DOCUMENT SECTION →

Benzotriazolium Salts: Emergent Readily Accessible Bench-Stable Lewis Acid Catalysts.

In this work, benzotriazolium salts have been introduced as efficient, readily accessible, bench-stable Lewis acid catalysts. Though these sorts of N-heterocyclic compounds have found wide applications as ionic liquids or electrolytes, their Lewis acid catalytic activity remained unexplored. Herein, their potential as Lewis acid catalysts was demonstrated in two prototypical allylic and Nazarov cyclization reactions, showing a matching reactivity and allowing low catalytic loadings (down to 0.5 mol %).

The ability of Lewis acids (LAs) to form acid–base adducts and activate small molecules has been widely used in synthesis and catalysis,[1] hence being established as a powerful tool in a large variety of chemical processes. Although classical main-group Lewis acids containing elements with low-lying free orbitals like boron, aluminum, silicon, or phosphorus have been studied intensively,[1,2] nitrogen-centered Lewis acids have just recently evoked a rising interest. This field was most probably long neglected since the common compounds showing an N-centered electrophilic behavior, such as nitrenes, azides, or diazo derivatives, led to rather unstable Lewis acid–Lewis base adducts or presented strong oxidizing properties like nitronium salts, hampering their application as Lewis acids.[3] Alternatively, the carbene-isoelectronic cationic nitrenium ions have proved more suitable for the design of novel nitrogen Lewis acid structures. Hence, although previously prepared, since the study on the electronic features of stable triazolium ions by the group of Boche in 1996,[4] this type of nitrenium salt became an important building block for the synthesis of organocatalysts, serving as precatalysts,[5] dual catalysts,[6] or ligands.[7] Nevertheless, stable adduct formation between triazinium ions and several Lewis bases was reported by Gandelman et al. in 2017 (Scheme A, left),[8] which resembled the Lewis acidic behavior that was already known for its heavier phosphonium[9,10] and arsenium[11] analogues. This Lewis acid reactivity was then further demonstrated by the group of Stephan using indazolium salts (Scheme A, middle)[12] and extended to frustrated Lewis pair (FLP)[13] driven chemistry (Scheme A, right).[14]

Scheme 1

(A) Nitrenium-Based LA Structures Employed in Acid–Base Adduct Formation and FLP Chemistry, (B) First Nitrenium LA Catalysis, and (C) Benzotriazolium Salts (BZTs) as Novel LA Catalysts

Furthermore, only very recently has the unprecedented use of nitrenium-based Lewis acids in catalysis been described. Thus, in 2020 Goicoechea et al. employed catalytic amounts of a triazinium cation to promote several organic reactions, including hydrogenations, reductions, and a Friedel–Crafts reaction (Scheme B).[15] However, in this pioneering report, only six-membered triaziniums have been proven as efficient N-based Lewis acids, and a few limited types of reactions involving mainly carbonyl and silane activation could be accomplished to date. Therefore, the development of further nitrenium-based catalysts with enhanced and/or adjusted Lewis acid properties to allow for a broader synthetic application is still highly desirable.

STATED PROBLEM A → From the passage on benzotriazolium salts, list the elements it names as having low-lying free orbitals in classical main-group Lewis acids.
STATED PROBLEM B → Copy out the entries word for word, starting with the line that contains "Among point 672,20" and running down through the line that contains "17.8 meters", including both of those lines.

[Lines of data]

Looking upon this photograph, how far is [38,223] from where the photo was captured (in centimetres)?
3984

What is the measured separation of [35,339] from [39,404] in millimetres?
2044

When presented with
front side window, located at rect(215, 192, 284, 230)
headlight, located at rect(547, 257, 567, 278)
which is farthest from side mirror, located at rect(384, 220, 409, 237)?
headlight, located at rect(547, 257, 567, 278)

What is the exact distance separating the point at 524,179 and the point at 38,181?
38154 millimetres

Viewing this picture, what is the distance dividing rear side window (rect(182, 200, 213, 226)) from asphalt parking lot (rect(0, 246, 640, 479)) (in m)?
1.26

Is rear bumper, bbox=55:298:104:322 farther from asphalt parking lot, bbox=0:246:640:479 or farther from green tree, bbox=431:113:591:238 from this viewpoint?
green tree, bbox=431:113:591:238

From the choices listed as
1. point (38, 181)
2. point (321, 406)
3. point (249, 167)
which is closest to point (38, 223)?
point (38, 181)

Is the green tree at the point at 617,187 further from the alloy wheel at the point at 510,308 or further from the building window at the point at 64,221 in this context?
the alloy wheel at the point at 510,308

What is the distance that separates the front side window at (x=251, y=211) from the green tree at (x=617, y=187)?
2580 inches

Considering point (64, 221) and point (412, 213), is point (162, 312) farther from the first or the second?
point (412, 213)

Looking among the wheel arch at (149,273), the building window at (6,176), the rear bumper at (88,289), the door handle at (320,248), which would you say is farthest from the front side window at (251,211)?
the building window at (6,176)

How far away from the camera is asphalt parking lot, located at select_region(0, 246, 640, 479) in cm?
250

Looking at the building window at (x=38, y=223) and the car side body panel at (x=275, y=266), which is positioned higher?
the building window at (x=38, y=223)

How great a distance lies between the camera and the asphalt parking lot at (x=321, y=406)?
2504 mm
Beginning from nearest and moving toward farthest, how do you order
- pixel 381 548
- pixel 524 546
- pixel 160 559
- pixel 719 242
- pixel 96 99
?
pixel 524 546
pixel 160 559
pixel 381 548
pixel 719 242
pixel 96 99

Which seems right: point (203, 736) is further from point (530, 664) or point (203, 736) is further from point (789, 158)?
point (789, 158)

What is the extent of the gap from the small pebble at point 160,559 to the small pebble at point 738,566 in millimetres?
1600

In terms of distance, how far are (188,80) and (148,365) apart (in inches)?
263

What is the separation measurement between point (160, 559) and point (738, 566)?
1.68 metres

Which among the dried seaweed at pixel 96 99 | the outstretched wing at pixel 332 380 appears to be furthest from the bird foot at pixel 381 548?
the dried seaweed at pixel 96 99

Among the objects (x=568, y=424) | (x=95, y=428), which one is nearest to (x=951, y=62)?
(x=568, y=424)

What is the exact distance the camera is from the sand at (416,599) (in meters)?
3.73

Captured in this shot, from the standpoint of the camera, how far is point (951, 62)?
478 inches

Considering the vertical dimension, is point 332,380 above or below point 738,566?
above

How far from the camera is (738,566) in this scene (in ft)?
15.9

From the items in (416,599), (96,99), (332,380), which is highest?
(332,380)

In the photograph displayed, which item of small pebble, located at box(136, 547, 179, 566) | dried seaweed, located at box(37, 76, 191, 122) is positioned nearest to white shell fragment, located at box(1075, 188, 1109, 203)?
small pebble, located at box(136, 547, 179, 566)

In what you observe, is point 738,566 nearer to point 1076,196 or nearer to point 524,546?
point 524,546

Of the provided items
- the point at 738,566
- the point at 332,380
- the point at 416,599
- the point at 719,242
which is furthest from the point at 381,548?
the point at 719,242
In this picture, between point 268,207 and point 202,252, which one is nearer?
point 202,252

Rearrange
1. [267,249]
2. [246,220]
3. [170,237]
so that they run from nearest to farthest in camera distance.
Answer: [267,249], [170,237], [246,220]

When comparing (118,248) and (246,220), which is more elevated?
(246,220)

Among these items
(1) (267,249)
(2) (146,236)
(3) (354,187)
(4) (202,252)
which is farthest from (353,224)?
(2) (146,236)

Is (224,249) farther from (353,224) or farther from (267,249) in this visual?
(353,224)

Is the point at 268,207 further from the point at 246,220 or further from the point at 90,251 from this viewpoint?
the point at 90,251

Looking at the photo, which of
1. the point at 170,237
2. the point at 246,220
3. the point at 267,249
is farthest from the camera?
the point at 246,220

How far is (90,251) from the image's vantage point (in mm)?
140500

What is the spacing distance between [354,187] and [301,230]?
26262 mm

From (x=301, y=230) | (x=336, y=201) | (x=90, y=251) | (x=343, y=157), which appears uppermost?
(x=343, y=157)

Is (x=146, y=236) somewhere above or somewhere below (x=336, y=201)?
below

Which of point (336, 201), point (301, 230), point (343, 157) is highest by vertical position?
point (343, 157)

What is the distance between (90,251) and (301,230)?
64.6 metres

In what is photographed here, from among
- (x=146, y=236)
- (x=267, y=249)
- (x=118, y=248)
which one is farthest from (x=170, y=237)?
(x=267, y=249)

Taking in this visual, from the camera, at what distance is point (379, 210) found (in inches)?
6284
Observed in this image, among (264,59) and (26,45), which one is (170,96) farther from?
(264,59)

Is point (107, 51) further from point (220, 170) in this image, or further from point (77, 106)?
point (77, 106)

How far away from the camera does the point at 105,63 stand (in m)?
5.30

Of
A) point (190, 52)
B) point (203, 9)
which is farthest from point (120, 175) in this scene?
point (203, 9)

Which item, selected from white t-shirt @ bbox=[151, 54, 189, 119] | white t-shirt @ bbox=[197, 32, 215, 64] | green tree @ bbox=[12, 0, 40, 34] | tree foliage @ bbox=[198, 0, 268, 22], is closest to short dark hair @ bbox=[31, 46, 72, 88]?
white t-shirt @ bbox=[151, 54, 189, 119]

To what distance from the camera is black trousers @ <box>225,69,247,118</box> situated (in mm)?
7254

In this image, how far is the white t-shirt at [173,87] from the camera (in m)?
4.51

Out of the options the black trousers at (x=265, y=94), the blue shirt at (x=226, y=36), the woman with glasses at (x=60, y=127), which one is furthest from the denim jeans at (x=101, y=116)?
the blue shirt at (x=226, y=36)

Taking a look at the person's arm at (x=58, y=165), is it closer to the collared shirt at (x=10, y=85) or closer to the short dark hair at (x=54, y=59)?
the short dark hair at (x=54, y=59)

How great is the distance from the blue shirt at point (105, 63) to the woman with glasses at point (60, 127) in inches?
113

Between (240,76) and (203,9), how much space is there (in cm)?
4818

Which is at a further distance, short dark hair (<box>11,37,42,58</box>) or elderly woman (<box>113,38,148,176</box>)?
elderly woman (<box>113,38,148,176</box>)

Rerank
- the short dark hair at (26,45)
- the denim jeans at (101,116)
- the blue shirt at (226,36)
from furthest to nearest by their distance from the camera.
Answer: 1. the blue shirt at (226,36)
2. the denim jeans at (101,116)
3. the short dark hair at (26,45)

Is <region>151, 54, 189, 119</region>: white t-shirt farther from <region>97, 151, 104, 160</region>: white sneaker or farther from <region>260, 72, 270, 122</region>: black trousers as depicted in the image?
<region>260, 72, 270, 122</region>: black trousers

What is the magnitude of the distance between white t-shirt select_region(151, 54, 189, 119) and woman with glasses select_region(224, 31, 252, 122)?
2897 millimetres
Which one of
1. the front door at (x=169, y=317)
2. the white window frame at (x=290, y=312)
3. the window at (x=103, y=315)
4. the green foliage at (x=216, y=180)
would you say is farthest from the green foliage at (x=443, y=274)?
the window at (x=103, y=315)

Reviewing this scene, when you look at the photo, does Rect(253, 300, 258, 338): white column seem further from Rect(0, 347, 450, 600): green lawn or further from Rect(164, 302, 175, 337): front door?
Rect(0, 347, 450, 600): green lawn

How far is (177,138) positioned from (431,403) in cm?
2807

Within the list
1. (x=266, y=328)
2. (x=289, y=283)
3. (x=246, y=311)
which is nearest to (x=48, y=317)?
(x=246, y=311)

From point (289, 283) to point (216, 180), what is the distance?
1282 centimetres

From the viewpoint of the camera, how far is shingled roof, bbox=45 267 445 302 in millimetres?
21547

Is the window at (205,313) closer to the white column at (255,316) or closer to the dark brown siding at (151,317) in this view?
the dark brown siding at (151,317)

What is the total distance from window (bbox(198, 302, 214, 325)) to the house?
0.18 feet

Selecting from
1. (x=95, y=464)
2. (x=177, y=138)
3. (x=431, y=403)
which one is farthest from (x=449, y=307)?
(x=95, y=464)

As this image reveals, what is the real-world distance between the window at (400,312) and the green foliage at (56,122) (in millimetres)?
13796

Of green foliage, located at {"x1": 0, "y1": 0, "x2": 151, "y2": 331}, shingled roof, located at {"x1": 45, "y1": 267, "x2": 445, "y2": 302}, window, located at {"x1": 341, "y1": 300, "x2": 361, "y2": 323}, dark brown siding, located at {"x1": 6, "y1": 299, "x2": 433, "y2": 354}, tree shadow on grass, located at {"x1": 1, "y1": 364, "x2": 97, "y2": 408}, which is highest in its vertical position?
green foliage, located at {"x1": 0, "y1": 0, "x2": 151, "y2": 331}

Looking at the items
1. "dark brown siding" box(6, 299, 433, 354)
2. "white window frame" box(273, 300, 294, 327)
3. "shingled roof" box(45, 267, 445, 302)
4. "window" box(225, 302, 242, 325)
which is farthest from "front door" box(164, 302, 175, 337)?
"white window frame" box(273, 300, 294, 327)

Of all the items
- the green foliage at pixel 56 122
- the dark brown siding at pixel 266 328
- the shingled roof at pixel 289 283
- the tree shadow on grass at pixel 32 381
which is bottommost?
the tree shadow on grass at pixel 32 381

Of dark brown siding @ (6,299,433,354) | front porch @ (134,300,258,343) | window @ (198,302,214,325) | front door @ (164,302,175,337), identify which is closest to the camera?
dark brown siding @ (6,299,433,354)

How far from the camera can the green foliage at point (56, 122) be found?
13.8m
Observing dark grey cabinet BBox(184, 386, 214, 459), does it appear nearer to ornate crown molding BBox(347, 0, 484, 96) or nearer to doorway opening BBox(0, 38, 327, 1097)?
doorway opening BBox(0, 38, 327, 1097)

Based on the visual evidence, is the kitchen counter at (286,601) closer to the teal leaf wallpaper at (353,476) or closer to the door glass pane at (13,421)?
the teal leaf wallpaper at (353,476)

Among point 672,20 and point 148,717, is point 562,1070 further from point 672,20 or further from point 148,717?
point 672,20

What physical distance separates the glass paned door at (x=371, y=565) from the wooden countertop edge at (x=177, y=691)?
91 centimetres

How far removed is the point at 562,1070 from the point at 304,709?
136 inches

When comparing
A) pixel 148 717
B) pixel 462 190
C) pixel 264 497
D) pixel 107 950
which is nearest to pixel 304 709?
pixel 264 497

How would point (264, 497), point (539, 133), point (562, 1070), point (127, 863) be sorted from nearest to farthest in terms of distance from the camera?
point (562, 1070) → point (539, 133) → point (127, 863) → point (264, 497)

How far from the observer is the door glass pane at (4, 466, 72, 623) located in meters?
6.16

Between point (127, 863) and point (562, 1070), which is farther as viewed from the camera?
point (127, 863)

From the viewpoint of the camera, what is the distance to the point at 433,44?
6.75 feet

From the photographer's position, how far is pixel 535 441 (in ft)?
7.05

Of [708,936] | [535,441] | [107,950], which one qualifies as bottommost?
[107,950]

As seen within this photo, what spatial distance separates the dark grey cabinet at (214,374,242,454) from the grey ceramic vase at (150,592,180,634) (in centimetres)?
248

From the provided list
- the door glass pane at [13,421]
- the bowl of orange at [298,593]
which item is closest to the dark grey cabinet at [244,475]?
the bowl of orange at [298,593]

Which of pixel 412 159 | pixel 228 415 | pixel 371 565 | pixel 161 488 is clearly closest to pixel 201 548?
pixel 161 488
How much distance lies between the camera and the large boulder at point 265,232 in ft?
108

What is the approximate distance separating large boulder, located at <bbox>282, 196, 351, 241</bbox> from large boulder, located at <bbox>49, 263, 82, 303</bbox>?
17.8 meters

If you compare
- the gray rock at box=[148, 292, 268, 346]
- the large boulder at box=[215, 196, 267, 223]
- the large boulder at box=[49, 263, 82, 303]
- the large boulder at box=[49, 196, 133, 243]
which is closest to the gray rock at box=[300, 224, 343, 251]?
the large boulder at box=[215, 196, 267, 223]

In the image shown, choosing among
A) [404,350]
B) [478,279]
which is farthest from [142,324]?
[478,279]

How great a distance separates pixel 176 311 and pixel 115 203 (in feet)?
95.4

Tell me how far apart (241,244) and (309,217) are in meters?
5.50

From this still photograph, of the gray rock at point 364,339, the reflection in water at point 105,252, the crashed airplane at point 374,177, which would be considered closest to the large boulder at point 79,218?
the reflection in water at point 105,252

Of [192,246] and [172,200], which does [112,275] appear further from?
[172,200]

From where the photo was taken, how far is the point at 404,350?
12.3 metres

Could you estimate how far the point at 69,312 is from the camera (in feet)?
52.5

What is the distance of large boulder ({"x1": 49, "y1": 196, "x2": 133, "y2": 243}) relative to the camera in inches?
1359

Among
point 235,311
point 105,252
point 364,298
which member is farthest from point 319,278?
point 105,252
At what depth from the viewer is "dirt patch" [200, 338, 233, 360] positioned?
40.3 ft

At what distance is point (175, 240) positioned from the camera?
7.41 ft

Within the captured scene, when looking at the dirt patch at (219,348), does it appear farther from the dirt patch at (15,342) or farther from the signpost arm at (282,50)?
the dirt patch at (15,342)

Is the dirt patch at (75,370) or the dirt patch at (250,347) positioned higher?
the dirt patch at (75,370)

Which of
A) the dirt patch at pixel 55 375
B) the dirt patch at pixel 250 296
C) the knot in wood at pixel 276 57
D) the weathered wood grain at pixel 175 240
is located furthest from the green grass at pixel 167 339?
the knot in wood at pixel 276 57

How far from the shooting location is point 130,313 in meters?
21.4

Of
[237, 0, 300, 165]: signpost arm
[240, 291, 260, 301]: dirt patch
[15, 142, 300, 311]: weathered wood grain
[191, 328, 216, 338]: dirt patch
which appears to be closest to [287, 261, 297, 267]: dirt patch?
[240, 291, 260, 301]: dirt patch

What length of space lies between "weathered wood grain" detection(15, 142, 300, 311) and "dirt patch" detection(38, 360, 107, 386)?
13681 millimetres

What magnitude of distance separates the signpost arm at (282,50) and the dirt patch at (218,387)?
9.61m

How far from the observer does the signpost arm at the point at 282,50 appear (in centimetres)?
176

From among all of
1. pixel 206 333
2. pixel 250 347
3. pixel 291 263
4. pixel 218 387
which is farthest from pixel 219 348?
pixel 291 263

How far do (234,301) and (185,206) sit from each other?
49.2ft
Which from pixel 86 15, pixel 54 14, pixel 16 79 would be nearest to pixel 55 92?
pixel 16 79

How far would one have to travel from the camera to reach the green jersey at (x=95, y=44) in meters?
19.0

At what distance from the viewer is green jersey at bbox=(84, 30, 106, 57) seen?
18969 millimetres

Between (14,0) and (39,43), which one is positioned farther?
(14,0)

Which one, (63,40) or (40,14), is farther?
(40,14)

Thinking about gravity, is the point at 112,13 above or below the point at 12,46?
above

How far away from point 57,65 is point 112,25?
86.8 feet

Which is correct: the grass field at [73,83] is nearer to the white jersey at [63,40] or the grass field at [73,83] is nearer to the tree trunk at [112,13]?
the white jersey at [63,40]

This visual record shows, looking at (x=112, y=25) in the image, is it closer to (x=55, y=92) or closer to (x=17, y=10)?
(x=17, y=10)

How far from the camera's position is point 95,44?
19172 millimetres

CORRECT ANSWER A → boron, aluminum, silicon, phosphorus

CORRECT ANSWER B →
Among point 672,20 and point 148,717, is point 562,1070 further from point 672,20 or further from point 148,717?
point 672,20

What physical distance separates the glass paned door at (x=371, y=565) from the wooden countertop edge at (x=177, y=691)?
91 centimetres

How far removed is the point at 562,1070 from the point at 304,709?
136 inches

When comparing
A) pixel 148 717
B) pixel 462 190
C) pixel 264 497
D) pixel 107 950
which is nearest to pixel 304 709?
pixel 264 497

How would point (264, 497), point (539, 133), point (562, 1070), point (127, 863) be sorted from nearest to farthest in terms of distance from the camera?
point (562, 1070) → point (539, 133) → point (127, 863) → point (264, 497)

How far from the observer is the door glass pane at (4, 466, 72, 623) located in meters?
6.16

Between point (127, 863) and point (562, 1070), which is farther as viewed from the camera?
point (127, 863)

From the viewpoint of the camera, what is the distance to the point at 433,44?
6.75 feet

From the photographer's position, how far is pixel 535 441 (in ft)?
7.05

Of [708,936] | [535,441] | [107,950], which one qualifies as bottommost?
[107,950]

As seen within this photo, what spatial distance separates the dark grey cabinet at (214,374,242,454) from the grey ceramic vase at (150,592,180,634) (in centimetres)?
248

From the provided list
- the door glass pane at [13,421]
- the bowl of orange at [298,593]
which item is closest to the dark grey cabinet at [244,475]?
the bowl of orange at [298,593]

Which of pixel 412 159 | pixel 228 415 | pixel 371 565 | pixel 161 488 is clearly closest to pixel 201 548?
pixel 161 488
How much distance lies between the camera and the large boulder at point 265,232 in ft?
108

What is the approximate distance separating large boulder, located at <bbox>282, 196, 351, 241</bbox> from large boulder, located at <bbox>49, 263, 82, 303</bbox>?
17.8 meters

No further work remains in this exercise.